Advertisement

Marketing scheme cause for concern

Reading Time:2 minutes
Why you can trust SCMP
0

It is ironic that promoters of a marketing scheme banned on the mainland can get around the law by drawing tens of thousands of people to visit Hong Kong to sign up for it. To reassure them about the legality of this, a senior instructor tells them that the Hong Kong police even send officers to help maintain order when there are long queues of new applicants outside sales centres.
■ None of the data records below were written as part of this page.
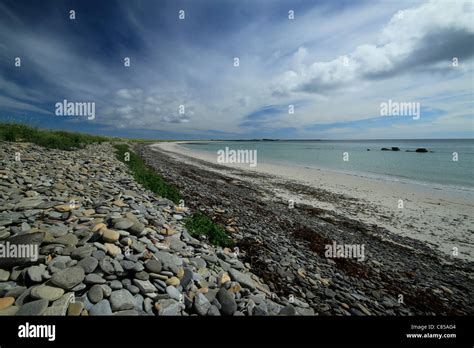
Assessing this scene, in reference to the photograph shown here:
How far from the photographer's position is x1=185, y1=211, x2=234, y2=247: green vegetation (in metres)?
6.11

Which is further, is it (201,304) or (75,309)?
(201,304)

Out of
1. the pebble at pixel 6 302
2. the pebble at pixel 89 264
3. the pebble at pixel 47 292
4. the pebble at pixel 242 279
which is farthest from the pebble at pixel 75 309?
the pebble at pixel 242 279

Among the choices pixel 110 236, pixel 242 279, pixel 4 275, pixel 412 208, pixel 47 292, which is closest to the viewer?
pixel 47 292

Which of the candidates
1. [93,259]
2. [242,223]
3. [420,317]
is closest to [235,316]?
[93,259]

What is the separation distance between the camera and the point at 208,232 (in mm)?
6438

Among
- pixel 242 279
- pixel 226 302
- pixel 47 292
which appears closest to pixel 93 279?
pixel 47 292

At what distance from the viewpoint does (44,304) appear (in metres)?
2.74

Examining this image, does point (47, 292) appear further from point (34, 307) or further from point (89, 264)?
point (89, 264)

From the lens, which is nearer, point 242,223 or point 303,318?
point 303,318

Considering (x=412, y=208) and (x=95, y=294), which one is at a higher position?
(x=95, y=294)

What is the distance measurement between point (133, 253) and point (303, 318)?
3408mm

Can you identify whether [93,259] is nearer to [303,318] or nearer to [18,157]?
[303,318]

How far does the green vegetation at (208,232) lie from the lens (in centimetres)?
611

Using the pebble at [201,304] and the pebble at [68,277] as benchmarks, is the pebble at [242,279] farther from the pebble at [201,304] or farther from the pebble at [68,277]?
the pebble at [68,277]
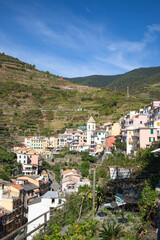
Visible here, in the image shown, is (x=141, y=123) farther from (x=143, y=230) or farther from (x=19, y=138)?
(x=19, y=138)

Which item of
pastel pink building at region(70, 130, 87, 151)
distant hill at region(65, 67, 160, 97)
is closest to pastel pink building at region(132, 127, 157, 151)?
pastel pink building at region(70, 130, 87, 151)

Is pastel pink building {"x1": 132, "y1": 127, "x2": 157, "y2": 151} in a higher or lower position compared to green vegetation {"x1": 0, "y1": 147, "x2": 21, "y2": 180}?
higher

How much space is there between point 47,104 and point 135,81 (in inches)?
2535

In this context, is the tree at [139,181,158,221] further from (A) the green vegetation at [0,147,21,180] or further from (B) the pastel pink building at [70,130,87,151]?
(B) the pastel pink building at [70,130,87,151]

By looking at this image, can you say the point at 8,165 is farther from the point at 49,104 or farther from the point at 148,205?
the point at 49,104

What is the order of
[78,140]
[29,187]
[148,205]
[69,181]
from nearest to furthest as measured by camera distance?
[148,205]
[69,181]
[29,187]
[78,140]

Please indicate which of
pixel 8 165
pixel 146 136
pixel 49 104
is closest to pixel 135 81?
pixel 49 104

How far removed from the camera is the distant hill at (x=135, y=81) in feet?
304

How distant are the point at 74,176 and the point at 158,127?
39.7ft

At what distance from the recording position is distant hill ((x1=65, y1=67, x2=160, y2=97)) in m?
92.6

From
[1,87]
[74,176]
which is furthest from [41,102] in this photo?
[74,176]

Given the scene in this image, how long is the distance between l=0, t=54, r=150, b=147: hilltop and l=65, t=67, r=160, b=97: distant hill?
74.5 ft

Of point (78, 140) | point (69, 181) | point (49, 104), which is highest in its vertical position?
point (49, 104)

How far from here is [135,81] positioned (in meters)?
117
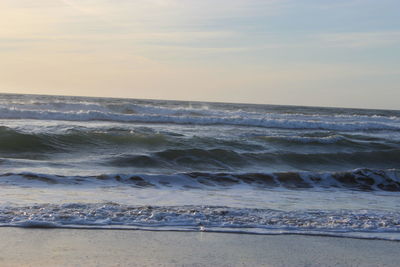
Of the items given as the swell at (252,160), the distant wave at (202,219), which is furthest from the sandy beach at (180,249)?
the swell at (252,160)

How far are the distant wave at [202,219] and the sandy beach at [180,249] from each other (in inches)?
8.1

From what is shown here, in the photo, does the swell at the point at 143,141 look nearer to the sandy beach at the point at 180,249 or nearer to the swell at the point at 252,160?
the swell at the point at 252,160

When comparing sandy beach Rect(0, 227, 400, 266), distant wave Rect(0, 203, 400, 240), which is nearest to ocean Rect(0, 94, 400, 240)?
distant wave Rect(0, 203, 400, 240)

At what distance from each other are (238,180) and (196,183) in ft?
2.73

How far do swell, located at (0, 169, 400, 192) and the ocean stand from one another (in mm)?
18

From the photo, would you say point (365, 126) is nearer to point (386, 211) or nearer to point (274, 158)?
point (274, 158)

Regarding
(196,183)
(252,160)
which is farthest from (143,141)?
(196,183)

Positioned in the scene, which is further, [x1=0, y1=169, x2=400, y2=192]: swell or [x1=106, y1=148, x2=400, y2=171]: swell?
[x1=106, y1=148, x2=400, y2=171]: swell

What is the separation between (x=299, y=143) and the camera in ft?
47.1

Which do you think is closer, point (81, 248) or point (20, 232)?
point (81, 248)

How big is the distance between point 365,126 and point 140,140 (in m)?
16.3

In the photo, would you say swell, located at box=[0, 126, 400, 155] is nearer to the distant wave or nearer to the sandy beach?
the distant wave

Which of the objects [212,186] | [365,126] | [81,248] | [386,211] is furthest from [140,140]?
[365,126]

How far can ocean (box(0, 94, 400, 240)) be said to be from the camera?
5.13m
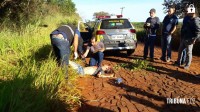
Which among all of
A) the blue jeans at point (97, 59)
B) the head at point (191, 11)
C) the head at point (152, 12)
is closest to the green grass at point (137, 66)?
the blue jeans at point (97, 59)

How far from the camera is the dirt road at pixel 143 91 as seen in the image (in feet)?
18.0

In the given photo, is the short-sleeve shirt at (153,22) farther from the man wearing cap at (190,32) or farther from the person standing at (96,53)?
the person standing at (96,53)

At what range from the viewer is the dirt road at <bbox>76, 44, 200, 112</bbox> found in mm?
5500

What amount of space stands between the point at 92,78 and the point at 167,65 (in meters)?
A: 2.78

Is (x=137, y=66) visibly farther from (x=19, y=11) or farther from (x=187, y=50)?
(x=19, y=11)

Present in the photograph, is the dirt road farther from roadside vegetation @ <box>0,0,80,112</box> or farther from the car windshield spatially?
the car windshield

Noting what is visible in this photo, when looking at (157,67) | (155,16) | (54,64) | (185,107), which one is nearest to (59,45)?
(54,64)

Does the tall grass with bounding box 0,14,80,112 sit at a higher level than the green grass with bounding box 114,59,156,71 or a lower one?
higher

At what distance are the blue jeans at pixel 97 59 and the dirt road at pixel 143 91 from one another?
24.9 inches

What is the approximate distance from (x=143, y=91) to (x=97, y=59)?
99.5 inches

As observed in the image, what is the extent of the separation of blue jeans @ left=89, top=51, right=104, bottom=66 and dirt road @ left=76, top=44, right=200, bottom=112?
633mm

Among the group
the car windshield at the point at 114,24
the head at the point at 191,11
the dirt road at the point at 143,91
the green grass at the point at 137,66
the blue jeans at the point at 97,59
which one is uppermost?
the head at the point at 191,11

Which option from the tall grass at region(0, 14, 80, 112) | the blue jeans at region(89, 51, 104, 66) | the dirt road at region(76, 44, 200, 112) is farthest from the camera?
the blue jeans at region(89, 51, 104, 66)

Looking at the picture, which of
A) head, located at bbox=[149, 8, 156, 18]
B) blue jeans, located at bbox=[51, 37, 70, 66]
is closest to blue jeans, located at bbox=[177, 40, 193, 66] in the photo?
head, located at bbox=[149, 8, 156, 18]
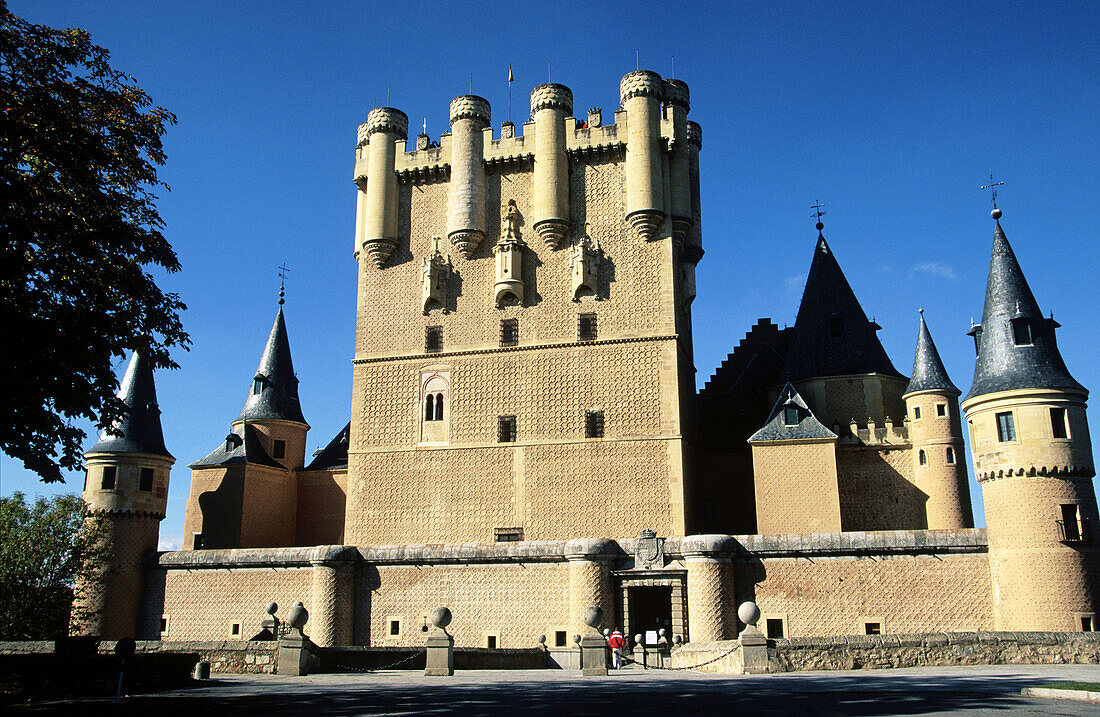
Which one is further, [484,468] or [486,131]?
[486,131]

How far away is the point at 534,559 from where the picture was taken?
2531cm

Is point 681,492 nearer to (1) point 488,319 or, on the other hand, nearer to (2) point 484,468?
(2) point 484,468

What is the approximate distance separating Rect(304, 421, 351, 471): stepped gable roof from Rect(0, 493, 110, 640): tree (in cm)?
803

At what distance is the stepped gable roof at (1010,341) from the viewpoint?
23281mm

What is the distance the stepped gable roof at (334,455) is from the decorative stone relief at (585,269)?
1147 centimetres

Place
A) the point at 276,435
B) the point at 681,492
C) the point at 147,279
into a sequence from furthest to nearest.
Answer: the point at 276,435, the point at 681,492, the point at 147,279

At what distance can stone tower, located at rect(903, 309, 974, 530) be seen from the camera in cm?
2839

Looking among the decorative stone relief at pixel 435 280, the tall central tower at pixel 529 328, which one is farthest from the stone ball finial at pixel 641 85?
the decorative stone relief at pixel 435 280

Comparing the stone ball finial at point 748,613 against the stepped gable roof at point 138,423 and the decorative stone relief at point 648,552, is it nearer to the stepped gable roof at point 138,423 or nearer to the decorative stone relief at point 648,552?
the decorative stone relief at point 648,552

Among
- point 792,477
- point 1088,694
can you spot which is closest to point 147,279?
point 1088,694

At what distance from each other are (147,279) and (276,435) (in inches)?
789

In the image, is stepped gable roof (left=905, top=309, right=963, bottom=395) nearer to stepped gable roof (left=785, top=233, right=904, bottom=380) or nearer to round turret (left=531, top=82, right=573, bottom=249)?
stepped gable roof (left=785, top=233, right=904, bottom=380)

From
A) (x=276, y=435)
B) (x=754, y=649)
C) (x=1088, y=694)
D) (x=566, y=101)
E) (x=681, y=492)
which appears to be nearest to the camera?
(x=1088, y=694)

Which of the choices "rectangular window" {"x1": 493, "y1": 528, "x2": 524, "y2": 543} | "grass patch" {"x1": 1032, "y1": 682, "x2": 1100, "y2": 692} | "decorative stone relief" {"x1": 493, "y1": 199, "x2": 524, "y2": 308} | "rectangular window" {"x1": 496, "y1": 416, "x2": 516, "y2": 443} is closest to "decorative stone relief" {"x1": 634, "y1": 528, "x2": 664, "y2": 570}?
"rectangular window" {"x1": 493, "y1": 528, "x2": 524, "y2": 543}
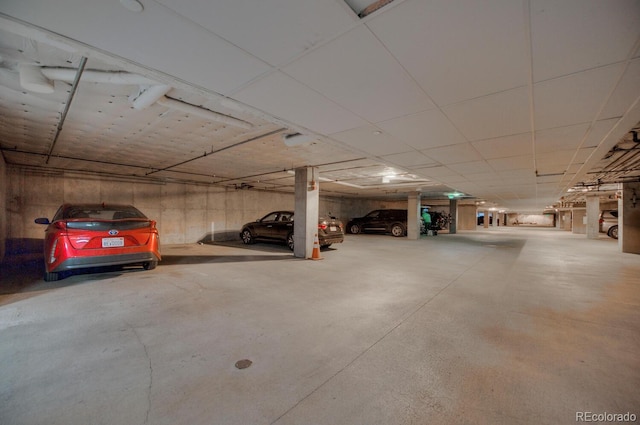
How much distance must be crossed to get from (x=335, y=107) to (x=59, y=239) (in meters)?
4.60

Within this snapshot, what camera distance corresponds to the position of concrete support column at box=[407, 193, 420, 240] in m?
13.8

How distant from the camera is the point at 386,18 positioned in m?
1.61

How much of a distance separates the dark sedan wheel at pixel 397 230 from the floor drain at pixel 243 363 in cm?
1377

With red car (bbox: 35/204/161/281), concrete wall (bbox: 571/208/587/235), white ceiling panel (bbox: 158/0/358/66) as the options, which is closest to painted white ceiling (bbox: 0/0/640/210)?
white ceiling panel (bbox: 158/0/358/66)

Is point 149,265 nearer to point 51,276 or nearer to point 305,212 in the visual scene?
point 51,276

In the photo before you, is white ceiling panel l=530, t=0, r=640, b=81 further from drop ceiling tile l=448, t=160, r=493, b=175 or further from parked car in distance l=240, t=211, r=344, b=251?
parked car in distance l=240, t=211, r=344, b=251

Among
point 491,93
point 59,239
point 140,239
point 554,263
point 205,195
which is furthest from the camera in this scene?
point 205,195

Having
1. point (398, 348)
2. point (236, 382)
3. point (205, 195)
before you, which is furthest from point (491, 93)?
point (205, 195)

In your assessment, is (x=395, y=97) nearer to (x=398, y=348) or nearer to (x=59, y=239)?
→ (x=398, y=348)

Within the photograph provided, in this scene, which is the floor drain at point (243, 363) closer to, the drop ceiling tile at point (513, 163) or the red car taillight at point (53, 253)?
the red car taillight at point (53, 253)

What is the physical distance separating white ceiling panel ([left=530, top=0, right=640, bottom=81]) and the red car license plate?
574cm

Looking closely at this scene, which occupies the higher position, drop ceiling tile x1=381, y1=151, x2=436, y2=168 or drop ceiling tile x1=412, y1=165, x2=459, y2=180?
drop ceiling tile x1=381, y1=151, x2=436, y2=168

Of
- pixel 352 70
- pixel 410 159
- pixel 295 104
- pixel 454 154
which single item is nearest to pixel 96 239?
pixel 295 104

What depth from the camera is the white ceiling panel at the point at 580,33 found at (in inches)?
58.1
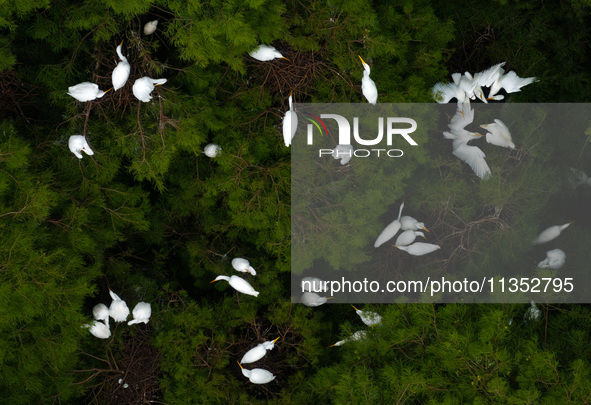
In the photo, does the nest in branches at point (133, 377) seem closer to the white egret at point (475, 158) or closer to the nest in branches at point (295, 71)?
the nest in branches at point (295, 71)

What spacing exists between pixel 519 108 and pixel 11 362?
3.55m

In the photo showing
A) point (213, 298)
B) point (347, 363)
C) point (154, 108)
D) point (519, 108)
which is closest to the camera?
point (154, 108)

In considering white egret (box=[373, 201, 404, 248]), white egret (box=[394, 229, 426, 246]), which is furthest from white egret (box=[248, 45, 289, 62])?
white egret (box=[394, 229, 426, 246])

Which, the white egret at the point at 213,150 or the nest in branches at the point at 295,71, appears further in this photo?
the white egret at the point at 213,150

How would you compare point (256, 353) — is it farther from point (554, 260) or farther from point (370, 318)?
point (554, 260)

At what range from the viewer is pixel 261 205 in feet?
10.7

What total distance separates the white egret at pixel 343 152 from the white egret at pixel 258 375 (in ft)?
4.58

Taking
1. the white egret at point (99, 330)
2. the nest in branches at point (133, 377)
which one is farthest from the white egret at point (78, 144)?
the nest in branches at point (133, 377)

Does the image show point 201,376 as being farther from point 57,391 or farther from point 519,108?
point 519,108

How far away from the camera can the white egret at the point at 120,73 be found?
2.85 metres

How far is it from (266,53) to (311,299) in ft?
5.37

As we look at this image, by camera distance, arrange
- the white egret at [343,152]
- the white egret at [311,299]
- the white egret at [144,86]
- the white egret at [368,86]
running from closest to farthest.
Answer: the white egret at [144,86]
the white egret at [368,86]
the white egret at [343,152]
the white egret at [311,299]

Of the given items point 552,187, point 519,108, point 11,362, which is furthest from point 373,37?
point 11,362

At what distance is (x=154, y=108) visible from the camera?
303cm
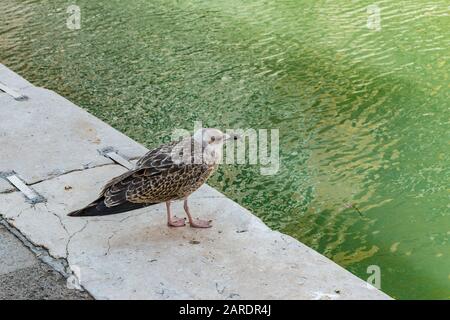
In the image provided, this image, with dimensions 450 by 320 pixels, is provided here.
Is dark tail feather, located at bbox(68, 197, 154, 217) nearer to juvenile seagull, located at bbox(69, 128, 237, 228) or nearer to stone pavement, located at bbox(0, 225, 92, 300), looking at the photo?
juvenile seagull, located at bbox(69, 128, 237, 228)

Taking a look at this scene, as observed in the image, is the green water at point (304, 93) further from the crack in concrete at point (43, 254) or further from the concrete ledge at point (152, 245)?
the crack in concrete at point (43, 254)

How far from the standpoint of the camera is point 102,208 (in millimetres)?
4789

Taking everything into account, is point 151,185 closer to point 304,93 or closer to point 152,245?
point 152,245

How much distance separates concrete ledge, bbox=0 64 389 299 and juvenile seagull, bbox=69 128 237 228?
0.21m

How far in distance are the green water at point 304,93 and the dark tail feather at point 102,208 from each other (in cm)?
133

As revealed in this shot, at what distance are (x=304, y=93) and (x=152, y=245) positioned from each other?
366 cm

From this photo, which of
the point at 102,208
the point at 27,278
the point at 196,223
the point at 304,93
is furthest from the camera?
the point at 304,93

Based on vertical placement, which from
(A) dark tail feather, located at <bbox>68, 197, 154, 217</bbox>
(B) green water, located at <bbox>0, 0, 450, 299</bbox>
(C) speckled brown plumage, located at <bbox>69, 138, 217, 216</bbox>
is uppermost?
(C) speckled brown plumage, located at <bbox>69, 138, 217, 216</bbox>

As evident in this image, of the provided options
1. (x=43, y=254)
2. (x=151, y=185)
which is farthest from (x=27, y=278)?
(x=151, y=185)

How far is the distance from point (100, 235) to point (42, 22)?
6054 millimetres

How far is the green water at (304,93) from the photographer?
567 cm

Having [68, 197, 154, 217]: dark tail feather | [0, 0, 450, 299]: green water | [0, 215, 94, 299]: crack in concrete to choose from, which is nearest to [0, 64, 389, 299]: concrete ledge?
[0, 215, 94, 299]: crack in concrete

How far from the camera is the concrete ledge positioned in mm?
4340
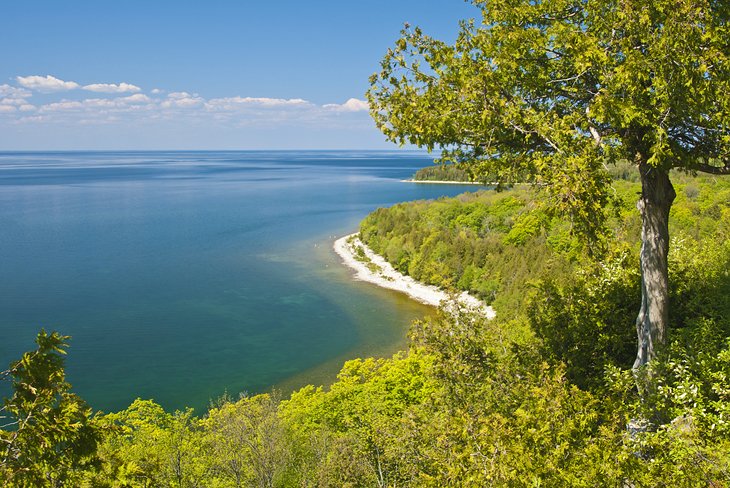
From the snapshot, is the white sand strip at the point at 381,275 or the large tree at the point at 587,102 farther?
the white sand strip at the point at 381,275

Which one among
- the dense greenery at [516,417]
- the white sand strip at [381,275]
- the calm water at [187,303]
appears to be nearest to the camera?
the dense greenery at [516,417]

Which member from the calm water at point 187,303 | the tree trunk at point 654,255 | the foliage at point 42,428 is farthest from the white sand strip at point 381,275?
the foliage at point 42,428

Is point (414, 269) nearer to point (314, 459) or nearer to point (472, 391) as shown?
point (314, 459)

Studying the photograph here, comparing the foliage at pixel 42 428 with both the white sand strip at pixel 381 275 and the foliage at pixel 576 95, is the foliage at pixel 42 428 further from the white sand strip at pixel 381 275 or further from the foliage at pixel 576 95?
the white sand strip at pixel 381 275

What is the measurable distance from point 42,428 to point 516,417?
Answer: 236 inches

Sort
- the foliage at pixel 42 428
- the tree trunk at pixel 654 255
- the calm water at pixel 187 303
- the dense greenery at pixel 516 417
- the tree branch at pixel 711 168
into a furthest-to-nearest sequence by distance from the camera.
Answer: the calm water at pixel 187 303 → the tree trunk at pixel 654 255 → the tree branch at pixel 711 168 → the dense greenery at pixel 516 417 → the foliage at pixel 42 428

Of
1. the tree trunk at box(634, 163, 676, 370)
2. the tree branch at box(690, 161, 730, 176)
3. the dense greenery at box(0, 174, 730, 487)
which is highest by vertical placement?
the tree branch at box(690, 161, 730, 176)

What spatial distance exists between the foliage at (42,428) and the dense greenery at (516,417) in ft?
0.06

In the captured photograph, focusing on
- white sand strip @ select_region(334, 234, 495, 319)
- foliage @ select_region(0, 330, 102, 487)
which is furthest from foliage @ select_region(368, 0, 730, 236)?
white sand strip @ select_region(334, 234, 495, 319)

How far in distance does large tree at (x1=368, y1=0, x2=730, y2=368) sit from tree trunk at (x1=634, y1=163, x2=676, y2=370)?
0.02 meters

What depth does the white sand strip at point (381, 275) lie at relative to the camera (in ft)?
176

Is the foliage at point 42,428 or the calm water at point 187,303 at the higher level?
the foliage at point 42,428

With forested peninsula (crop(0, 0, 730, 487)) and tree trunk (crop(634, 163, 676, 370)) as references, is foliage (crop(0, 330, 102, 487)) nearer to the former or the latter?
forested peninsula (crop(0, 0, 730, 487))

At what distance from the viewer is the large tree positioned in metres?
5.79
According to a proverb, if it walks like a duck, quacks like a duck, looks like a duck, it must be a duck. It is therefore understandable that the instructor goes to such lengths to reassure participants that they are not joining a pyramid sales scheme, which would break a Hong Kong law carrying penalties of up to seven years' jail and a HK$1 million fine. As our recent report on the operations of the Causeway Bay sales centres of Digital Crown Holdings (Hong Kong) Limited revealed, police have been closely monitoring DCHL but have found no evidence it is breaking any law. DCHL sells magic lamps claimed to sterilise the air, wine, and health and beauty products through layers of distributors who recruit others.

Democratic Party chairman Albert Ho Chun-yan, one of the lawmakers who passed recent amendments to the pyramid sales law, has received hundreds of complaints from people claiming to have been cheated. 'I believe [they are] running a pyramid scheme ... the distributors' income depends on the number of people they recruit,' he said. DCHL says it is running a multi-level marketing (MLM) scheme, which is also banned on the mainland but not in Hong Kong - hence the local operations. Companies and individuals engaged in MLM say it is about reward for sales of genuine goods, rather than for the introduction of new participants, as in pyramid sales.

In drafting the latest amendments to the law the government was rightly concerned not to affect legitimate businesses. It should also be concerned to see that if Hong Kong is to be used as a base for separating poor mainlanders from their savings, or their borrowings, in get-rich-quick schemes, that the intent and spirit of the law are upheld. Hong Kong and Beijing should be ready to work together on this.